**Aim of the task**
Return every line of the items below that contains the string "detection".

══════════════════════════════

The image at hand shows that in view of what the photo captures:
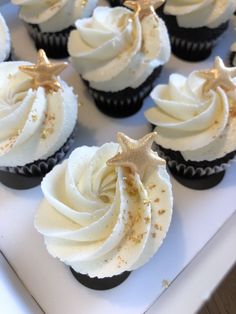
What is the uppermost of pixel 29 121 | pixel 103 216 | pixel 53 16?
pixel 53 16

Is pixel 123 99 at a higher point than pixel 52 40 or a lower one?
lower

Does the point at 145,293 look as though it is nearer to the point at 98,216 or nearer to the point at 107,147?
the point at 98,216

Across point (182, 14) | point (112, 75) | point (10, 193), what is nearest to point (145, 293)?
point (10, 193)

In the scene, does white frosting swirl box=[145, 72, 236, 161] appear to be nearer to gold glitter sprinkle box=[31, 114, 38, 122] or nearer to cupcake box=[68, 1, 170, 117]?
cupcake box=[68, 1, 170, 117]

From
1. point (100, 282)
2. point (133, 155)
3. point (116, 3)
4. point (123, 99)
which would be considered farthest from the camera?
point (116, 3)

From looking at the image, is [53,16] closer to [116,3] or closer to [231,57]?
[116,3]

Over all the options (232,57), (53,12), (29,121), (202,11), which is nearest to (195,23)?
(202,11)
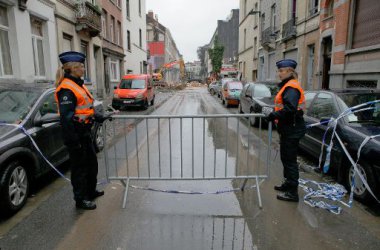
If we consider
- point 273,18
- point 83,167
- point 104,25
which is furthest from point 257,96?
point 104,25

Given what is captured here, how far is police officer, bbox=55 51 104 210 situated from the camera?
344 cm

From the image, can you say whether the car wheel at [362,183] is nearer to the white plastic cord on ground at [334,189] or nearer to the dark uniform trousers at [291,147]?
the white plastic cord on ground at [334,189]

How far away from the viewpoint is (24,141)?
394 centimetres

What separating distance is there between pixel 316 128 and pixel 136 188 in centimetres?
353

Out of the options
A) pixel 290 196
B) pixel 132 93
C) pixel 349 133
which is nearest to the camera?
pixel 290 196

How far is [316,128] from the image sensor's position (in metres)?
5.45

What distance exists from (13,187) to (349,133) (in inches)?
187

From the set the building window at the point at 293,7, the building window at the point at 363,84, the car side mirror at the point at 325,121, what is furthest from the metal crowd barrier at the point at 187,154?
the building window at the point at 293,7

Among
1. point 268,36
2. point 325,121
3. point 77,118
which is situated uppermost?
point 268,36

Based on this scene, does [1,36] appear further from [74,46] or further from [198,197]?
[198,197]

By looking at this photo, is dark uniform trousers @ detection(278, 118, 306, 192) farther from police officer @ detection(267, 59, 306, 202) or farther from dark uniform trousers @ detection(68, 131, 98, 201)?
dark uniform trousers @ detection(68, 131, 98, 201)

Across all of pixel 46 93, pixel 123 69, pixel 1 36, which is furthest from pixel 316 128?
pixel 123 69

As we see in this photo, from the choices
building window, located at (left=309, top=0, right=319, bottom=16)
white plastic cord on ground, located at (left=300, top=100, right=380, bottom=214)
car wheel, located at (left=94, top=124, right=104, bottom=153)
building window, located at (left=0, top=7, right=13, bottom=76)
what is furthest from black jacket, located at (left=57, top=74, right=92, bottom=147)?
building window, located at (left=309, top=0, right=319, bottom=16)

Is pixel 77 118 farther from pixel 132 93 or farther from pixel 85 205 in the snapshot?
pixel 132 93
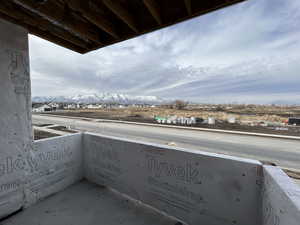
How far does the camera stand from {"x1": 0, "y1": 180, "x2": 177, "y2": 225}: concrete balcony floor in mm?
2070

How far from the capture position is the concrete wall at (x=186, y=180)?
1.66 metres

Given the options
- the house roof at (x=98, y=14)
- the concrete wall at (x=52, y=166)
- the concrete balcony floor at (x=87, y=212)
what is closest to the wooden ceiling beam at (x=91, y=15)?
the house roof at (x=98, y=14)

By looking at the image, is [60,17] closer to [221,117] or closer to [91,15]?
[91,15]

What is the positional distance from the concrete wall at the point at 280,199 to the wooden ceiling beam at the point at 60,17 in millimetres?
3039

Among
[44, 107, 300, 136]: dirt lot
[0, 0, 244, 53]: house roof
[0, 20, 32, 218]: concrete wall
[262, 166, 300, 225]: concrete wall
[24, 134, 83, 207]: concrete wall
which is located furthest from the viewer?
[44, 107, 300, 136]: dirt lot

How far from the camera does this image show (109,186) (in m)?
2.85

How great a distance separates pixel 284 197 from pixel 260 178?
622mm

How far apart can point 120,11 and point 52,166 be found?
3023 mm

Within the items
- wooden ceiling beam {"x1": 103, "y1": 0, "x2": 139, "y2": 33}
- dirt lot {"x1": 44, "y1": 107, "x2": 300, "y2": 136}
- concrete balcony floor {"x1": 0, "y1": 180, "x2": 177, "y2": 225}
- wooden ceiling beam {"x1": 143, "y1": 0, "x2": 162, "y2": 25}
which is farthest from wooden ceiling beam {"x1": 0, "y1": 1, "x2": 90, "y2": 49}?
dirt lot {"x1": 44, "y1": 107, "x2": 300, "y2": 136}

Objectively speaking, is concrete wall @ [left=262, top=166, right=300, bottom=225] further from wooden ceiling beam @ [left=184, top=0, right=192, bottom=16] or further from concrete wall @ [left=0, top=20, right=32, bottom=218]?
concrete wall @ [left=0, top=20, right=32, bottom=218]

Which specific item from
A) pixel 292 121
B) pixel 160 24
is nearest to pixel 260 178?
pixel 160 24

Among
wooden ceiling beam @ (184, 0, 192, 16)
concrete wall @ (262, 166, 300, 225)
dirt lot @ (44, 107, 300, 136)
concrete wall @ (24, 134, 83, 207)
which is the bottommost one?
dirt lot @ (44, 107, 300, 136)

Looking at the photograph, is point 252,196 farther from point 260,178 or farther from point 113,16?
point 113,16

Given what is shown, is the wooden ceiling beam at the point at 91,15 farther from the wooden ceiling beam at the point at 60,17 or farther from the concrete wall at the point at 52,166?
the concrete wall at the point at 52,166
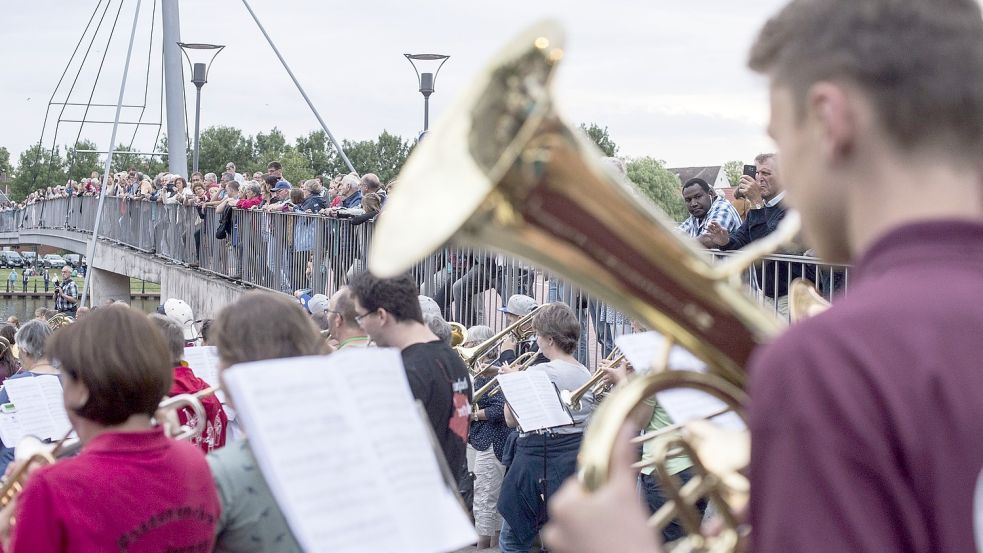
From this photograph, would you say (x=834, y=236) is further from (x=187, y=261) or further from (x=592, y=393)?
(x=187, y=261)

══════════════════════════════

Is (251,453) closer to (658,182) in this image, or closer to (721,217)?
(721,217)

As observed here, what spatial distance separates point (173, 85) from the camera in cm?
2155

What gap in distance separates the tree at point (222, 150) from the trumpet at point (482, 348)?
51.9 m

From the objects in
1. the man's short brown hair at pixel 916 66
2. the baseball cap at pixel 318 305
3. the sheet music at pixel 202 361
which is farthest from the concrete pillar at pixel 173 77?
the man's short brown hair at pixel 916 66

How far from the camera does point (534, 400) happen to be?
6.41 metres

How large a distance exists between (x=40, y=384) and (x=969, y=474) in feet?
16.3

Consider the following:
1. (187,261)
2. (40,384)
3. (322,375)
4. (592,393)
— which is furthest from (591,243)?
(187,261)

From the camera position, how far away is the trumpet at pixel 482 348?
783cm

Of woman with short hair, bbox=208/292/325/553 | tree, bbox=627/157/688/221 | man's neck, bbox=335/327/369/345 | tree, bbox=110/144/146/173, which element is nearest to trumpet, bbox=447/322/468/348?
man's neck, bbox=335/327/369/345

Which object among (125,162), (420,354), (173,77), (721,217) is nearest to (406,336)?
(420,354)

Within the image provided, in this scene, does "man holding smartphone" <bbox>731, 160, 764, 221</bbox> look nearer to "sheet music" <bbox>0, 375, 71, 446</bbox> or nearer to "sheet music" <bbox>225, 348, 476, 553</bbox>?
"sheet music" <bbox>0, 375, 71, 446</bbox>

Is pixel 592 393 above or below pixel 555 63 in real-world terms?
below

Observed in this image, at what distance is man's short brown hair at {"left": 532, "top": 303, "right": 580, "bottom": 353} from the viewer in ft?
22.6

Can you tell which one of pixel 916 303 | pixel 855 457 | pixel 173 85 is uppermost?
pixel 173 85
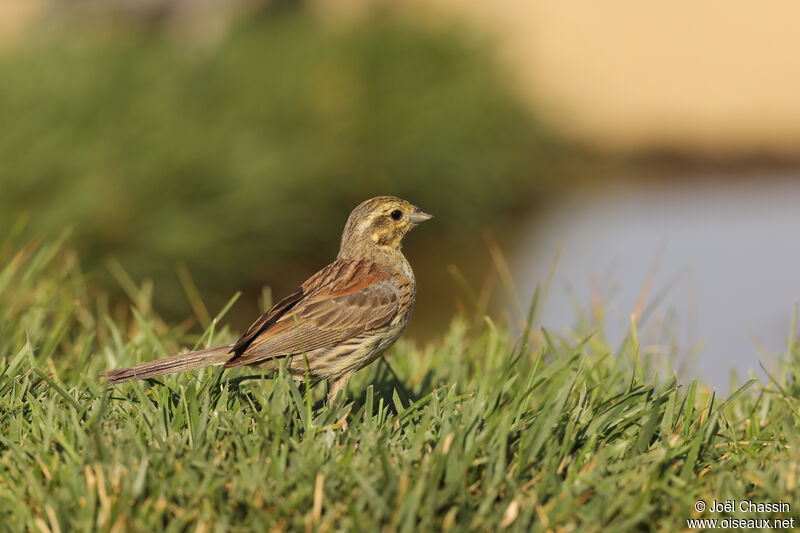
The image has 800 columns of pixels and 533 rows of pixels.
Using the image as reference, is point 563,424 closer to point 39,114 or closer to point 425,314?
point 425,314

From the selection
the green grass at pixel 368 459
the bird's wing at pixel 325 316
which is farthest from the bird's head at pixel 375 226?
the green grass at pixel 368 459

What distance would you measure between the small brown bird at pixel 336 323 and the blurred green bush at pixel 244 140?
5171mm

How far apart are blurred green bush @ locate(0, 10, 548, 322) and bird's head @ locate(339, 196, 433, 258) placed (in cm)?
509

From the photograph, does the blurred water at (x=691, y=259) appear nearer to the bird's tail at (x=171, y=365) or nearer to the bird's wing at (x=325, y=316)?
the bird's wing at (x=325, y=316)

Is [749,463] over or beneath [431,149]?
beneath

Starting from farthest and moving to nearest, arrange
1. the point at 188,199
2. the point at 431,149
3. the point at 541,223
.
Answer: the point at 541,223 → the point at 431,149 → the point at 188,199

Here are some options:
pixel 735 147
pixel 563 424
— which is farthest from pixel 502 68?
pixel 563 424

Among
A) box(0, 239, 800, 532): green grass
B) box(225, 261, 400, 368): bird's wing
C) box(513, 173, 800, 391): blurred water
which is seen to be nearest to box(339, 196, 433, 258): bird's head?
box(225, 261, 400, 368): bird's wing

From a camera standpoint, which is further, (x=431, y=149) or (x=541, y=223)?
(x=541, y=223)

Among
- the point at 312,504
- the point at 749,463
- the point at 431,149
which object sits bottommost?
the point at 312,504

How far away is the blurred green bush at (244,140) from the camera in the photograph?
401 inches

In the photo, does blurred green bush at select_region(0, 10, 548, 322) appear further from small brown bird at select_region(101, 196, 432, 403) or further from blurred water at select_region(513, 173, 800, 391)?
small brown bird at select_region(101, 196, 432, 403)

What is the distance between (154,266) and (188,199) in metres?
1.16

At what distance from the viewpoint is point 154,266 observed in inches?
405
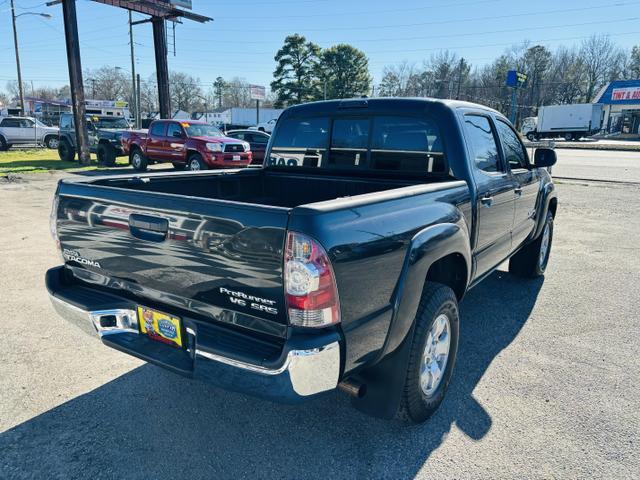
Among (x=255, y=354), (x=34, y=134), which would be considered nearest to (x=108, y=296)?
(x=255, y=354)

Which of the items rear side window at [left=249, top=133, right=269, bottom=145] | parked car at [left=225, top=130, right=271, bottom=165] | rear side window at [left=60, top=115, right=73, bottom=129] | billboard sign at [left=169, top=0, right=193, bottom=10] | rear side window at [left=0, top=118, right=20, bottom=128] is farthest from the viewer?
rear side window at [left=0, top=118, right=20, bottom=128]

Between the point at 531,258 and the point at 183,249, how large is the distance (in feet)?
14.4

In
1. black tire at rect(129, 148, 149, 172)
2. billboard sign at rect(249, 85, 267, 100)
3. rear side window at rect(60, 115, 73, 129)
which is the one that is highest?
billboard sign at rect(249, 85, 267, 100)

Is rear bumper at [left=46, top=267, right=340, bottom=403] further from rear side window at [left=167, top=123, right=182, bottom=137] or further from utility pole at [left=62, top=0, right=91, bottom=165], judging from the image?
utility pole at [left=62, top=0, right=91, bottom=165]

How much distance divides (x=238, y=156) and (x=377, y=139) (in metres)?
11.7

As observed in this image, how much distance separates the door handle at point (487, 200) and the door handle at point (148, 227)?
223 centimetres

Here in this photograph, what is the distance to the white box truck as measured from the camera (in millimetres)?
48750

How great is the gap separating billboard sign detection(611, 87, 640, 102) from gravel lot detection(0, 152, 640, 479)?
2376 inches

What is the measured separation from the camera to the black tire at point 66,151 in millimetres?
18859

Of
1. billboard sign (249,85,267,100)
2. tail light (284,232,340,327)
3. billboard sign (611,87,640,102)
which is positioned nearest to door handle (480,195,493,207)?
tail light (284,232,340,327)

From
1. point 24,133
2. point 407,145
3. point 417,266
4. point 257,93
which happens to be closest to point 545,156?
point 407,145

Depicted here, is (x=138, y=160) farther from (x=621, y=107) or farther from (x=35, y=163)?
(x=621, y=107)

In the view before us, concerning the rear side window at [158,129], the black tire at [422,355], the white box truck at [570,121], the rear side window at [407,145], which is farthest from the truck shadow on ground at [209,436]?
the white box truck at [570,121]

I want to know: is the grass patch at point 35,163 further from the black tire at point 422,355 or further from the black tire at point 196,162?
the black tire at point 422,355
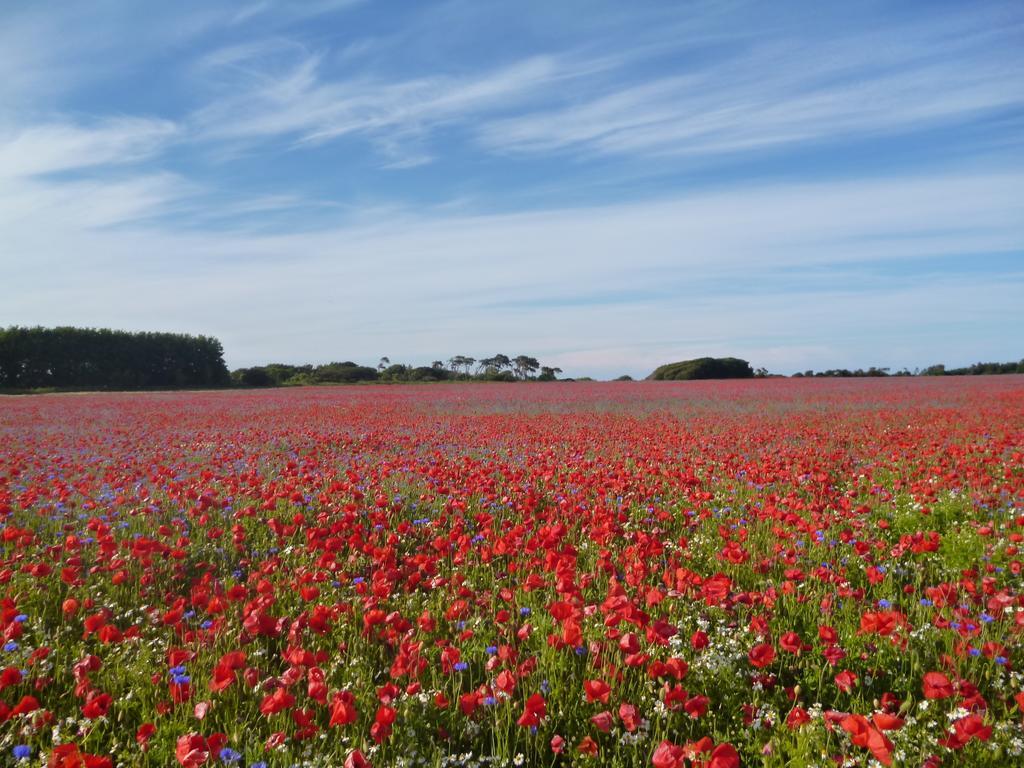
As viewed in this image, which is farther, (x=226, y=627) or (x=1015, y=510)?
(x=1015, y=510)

══════════════════════════════

**Reply to the exercise**
By looking at this photo, is dark uniform trousers @ detection(278, 118, 306, 192) farther from police officer @ detection(267, 59, 306, 202) or farther from dark uniform trousers @ detection(68, 131, 98, 201)?
dark uniform trousers @ detection(68, 131, 98, 201)
How great is the gap separating billboard sign detection(611, 87, 640, 102) from gravel lot detection(0, 152, 640, 479)?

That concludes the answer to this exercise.